→ Entries provided
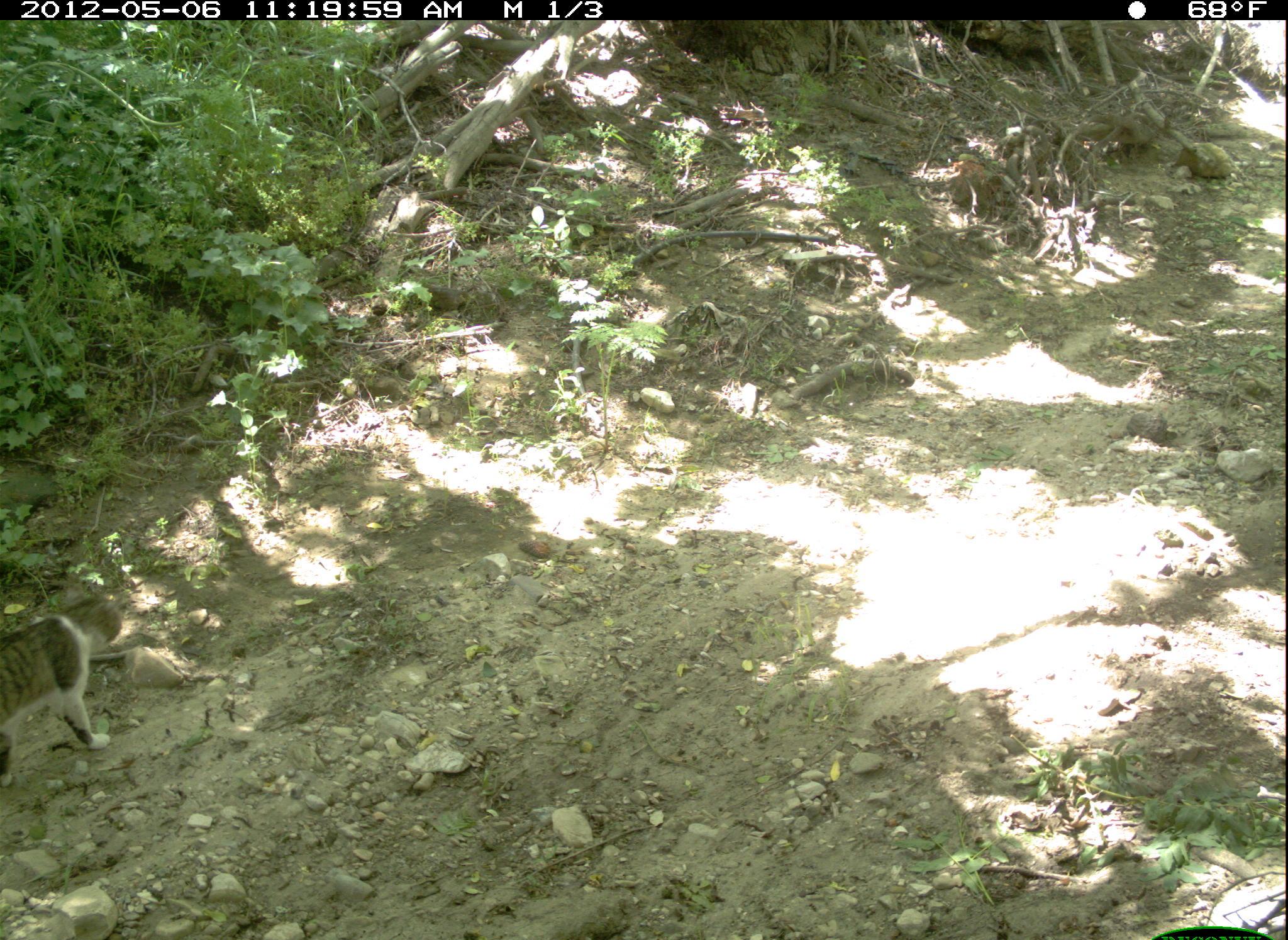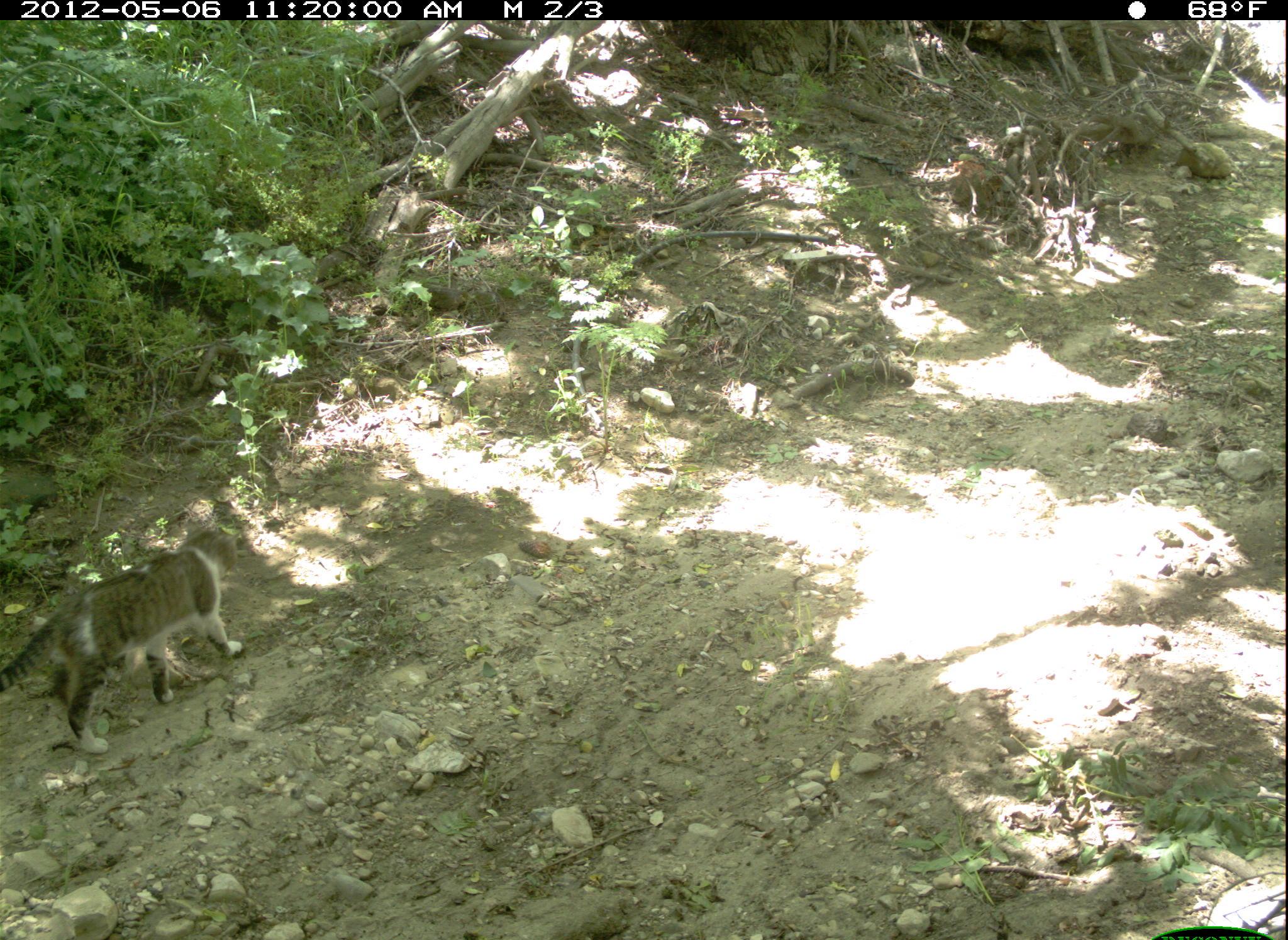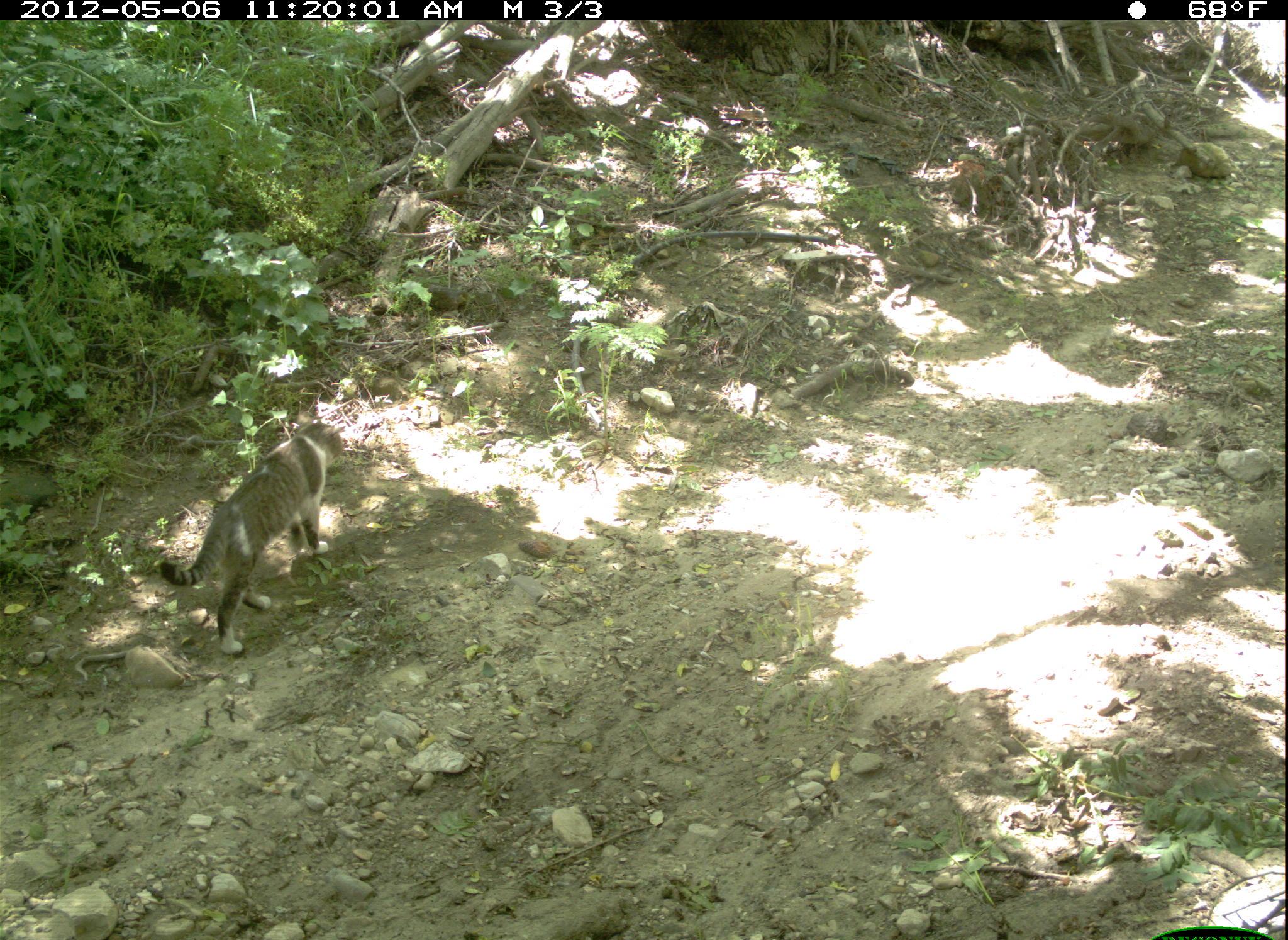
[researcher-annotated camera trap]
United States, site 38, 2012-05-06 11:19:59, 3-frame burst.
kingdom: Animalia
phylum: Chordata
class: Mammalia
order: Carnivora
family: Felidae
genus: Felis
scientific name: Felis catus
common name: cat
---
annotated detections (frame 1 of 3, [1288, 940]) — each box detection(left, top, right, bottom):
cat: detection(2, 589, 129, 796)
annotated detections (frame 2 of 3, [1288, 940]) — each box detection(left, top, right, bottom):
cat: detection(2, 520, 253, 760)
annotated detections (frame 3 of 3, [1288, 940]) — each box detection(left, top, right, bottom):
cat: detection(156, 411, 348, 661)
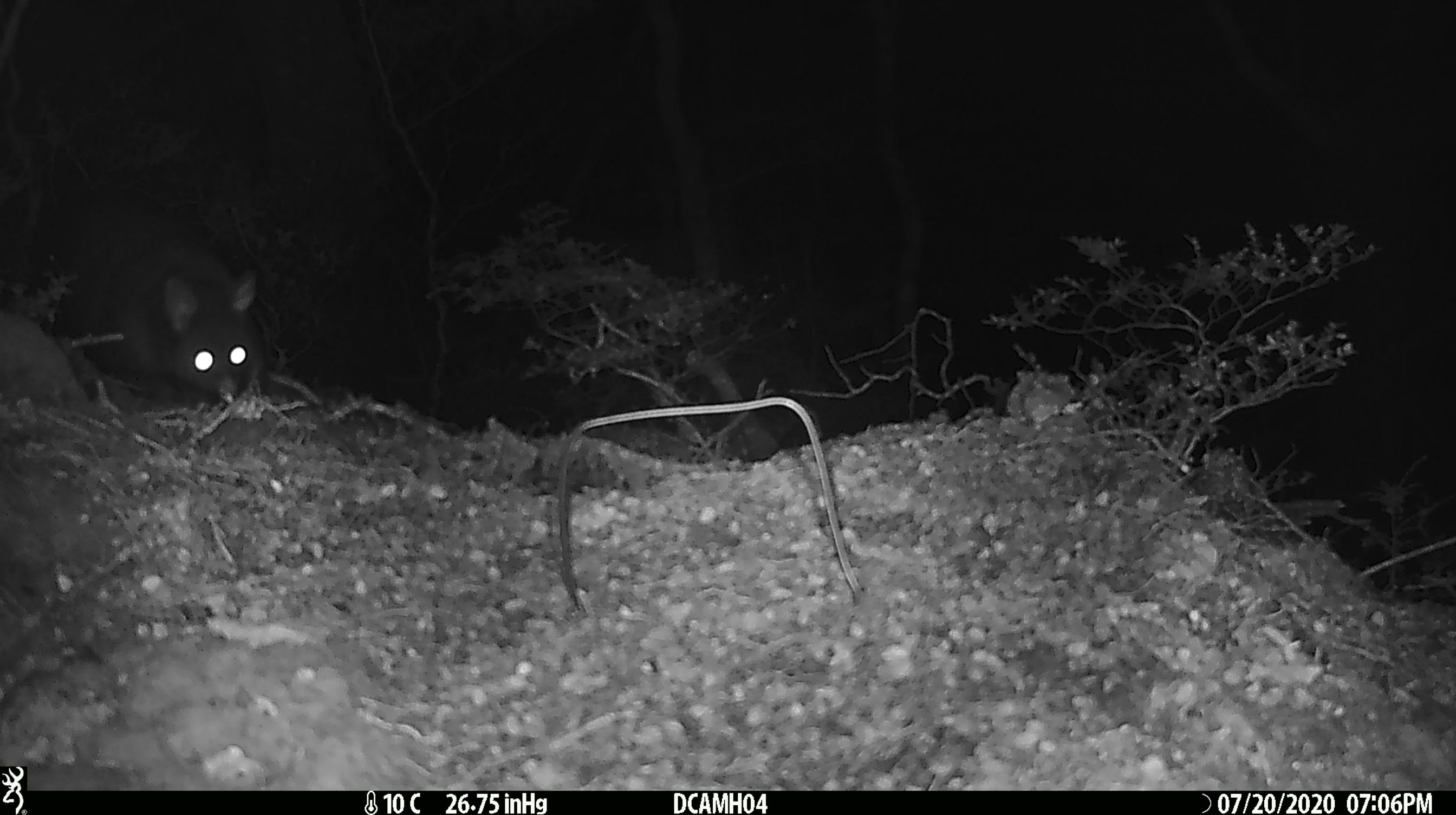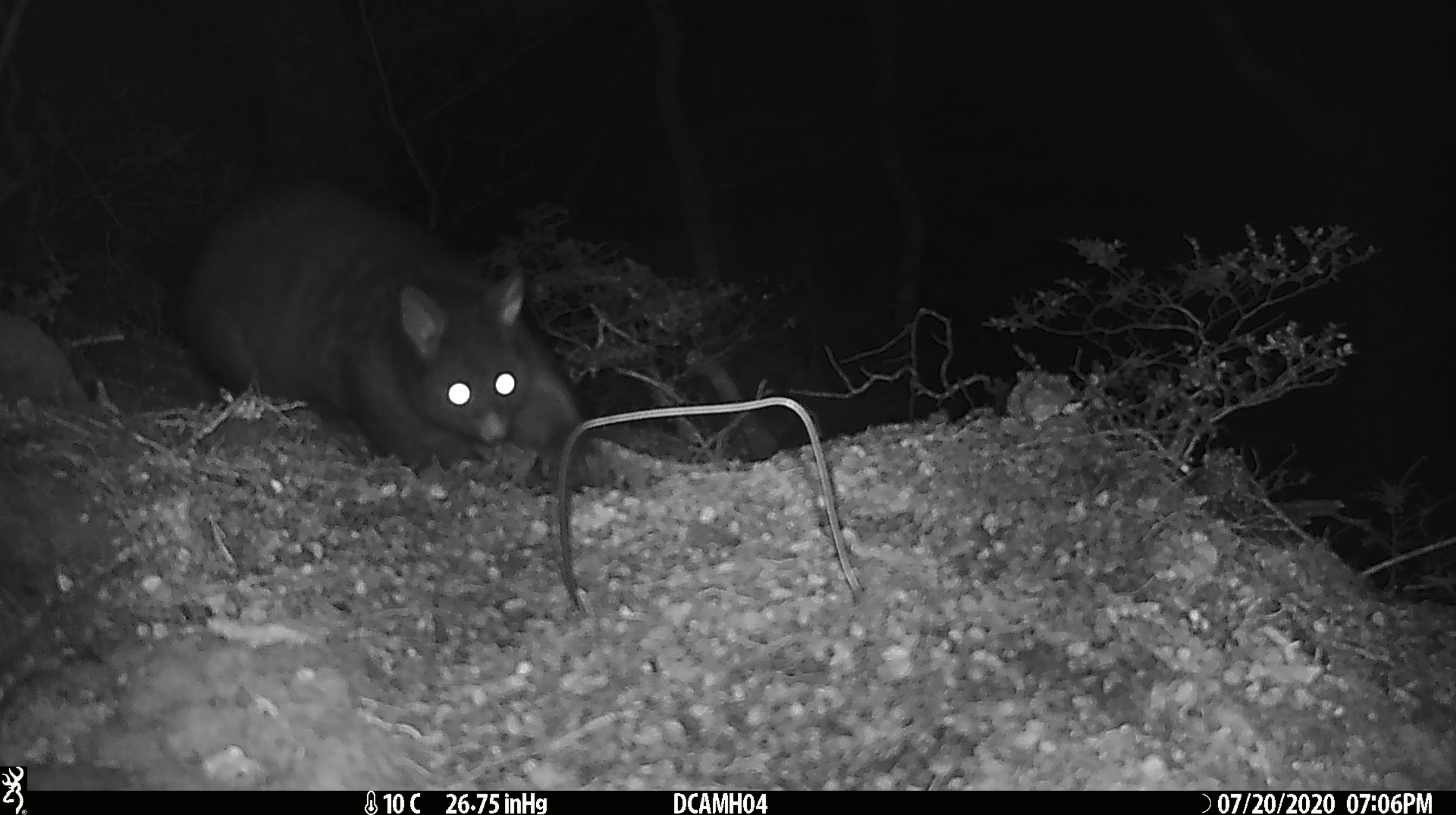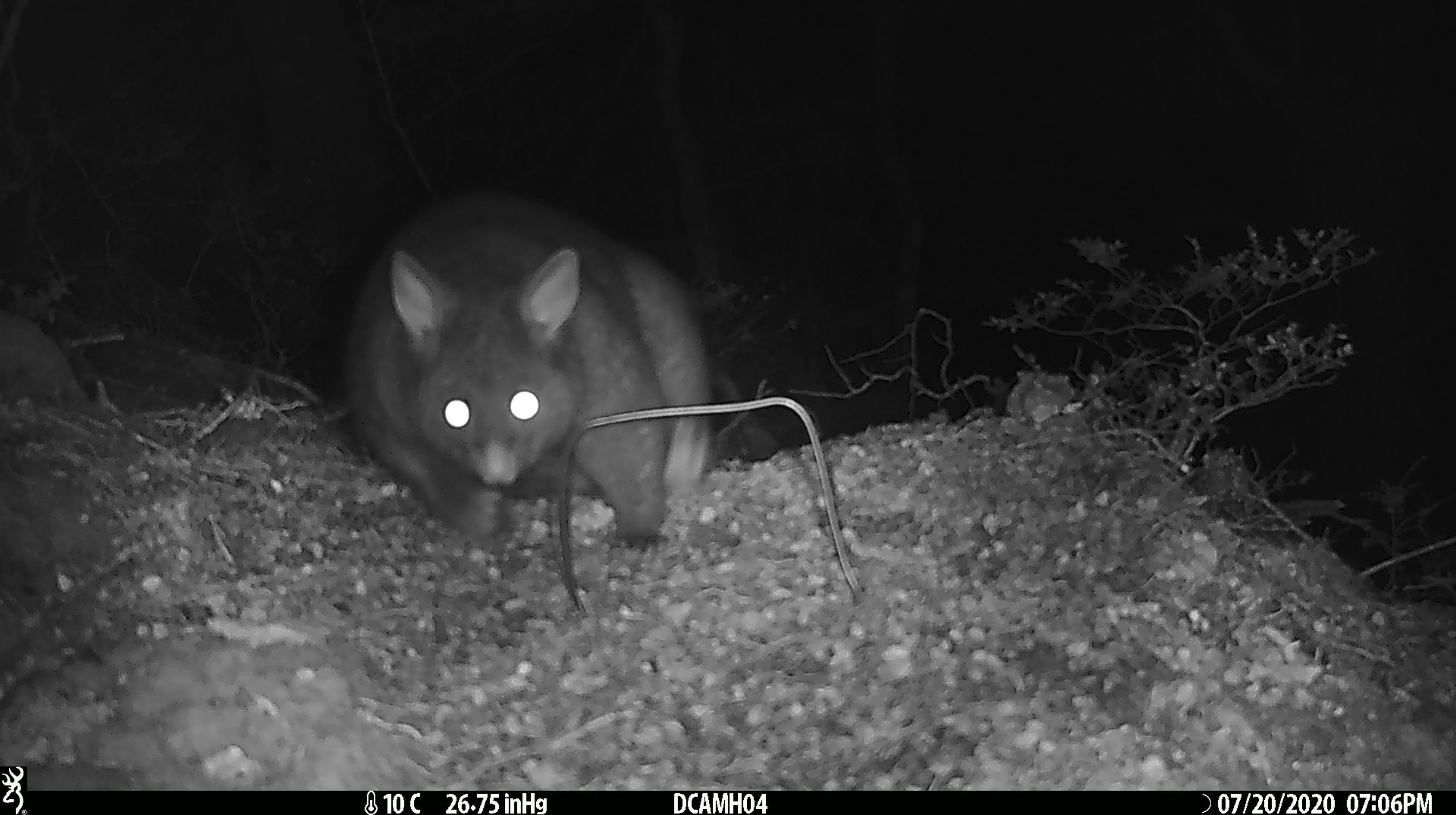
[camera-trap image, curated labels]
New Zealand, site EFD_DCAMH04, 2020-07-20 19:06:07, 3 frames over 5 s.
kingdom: Animalia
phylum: Chordata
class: Mammalia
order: Diprotodontia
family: Phalangeridae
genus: Trichosurus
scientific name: Trichosurus vulpecula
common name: common brushtail possum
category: possum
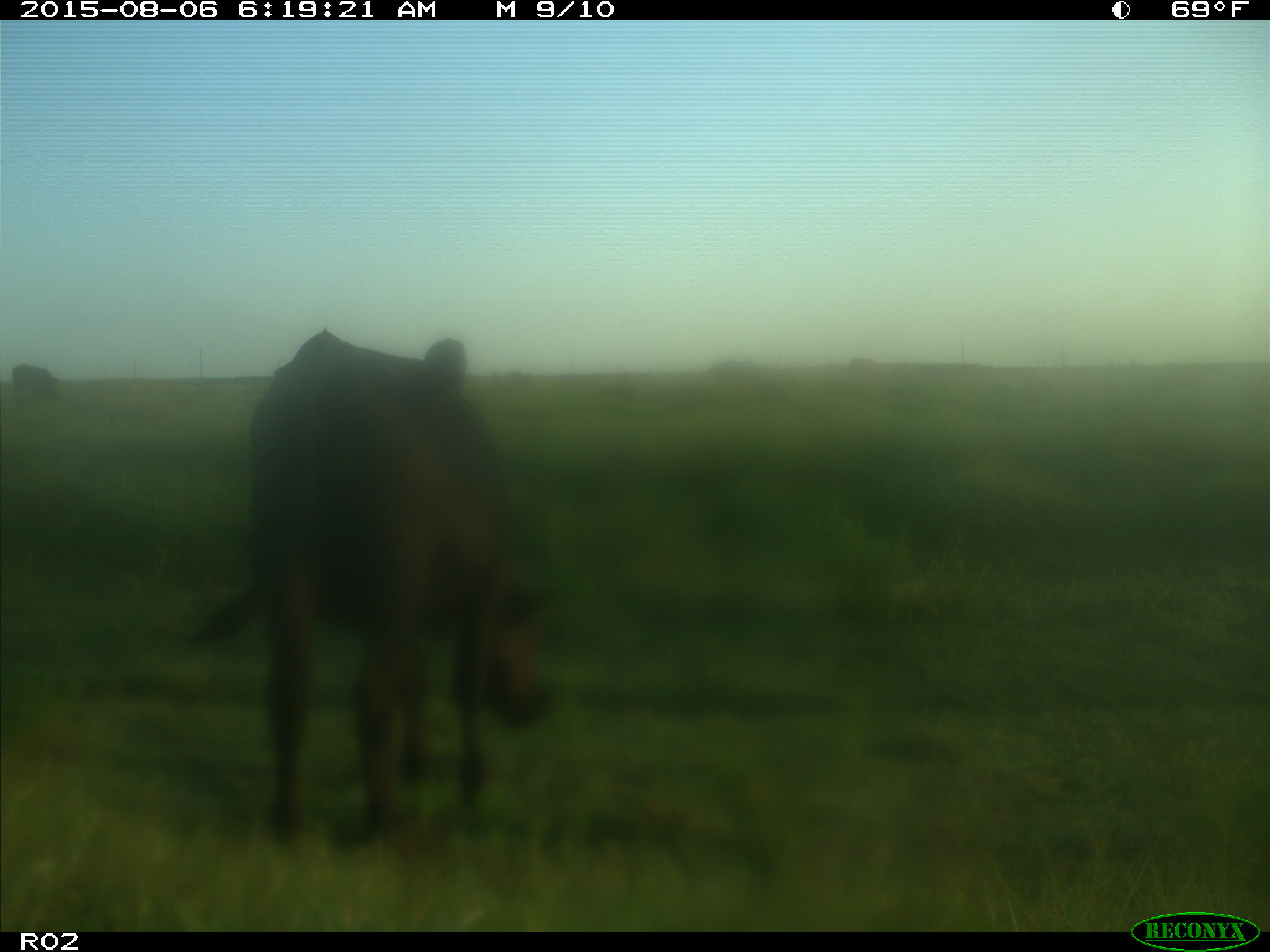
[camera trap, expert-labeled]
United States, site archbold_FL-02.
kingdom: Animalia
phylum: Chordata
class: Mammalia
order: Artiodactyla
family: Bovidae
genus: Bos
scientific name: Bos taurus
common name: domestic cow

→ Exercise aim
Above are the records; repeat them all exactly, without the pictures.

→ Reply to the exercise
[researcher-annotated camera trap]
United States, site 38, 2012-05-06 11:19:59, 3-frame burst.
kingdom: Animalia
phylum: Chordata
class: Mammalia
order: Carnivora
family: Felidae
genus: Felis
scientific name: Felis catus
common name: cat
---
annotated detections (frame 1 of 3, [1288, 940]) — each box detection(left, top, right, bottom):
cat: detection(2, 589, 129, 796)
annotated detections (frame 2 of 3, [1288, 940]) — each box detection(left, top, right, bottom):
cat: detection(2, 520, 253, 760)
annotated detections (frame 3 of 3, [1288, 940]) — each box detection(left, top, right, bottom):
cat: detection(156, 411, 348, 661)
[camera-trap image, curated labels]
New Zealand, site EFD_DCAMH04, 2020-07-20 19:06:07, 3 frames over 5 s.
kingdom: Animalia
phylum: Chordata
class: Mammalia
order: Diprotodontia
family: Phalangeridae
genus: Trichosurus
scientific name: Trichosurus vulpecula
common name: common brushtail possum
category: possum
[camera trap, expert-labeled]
United States, site archbold_FL-02.
kingdom: Animalia
phylum: Chordata
class: Mammalia
order: Artiodactyla
family: Bovidae
genus: Bos
scientific name: Bos taurus
common name: domestic cow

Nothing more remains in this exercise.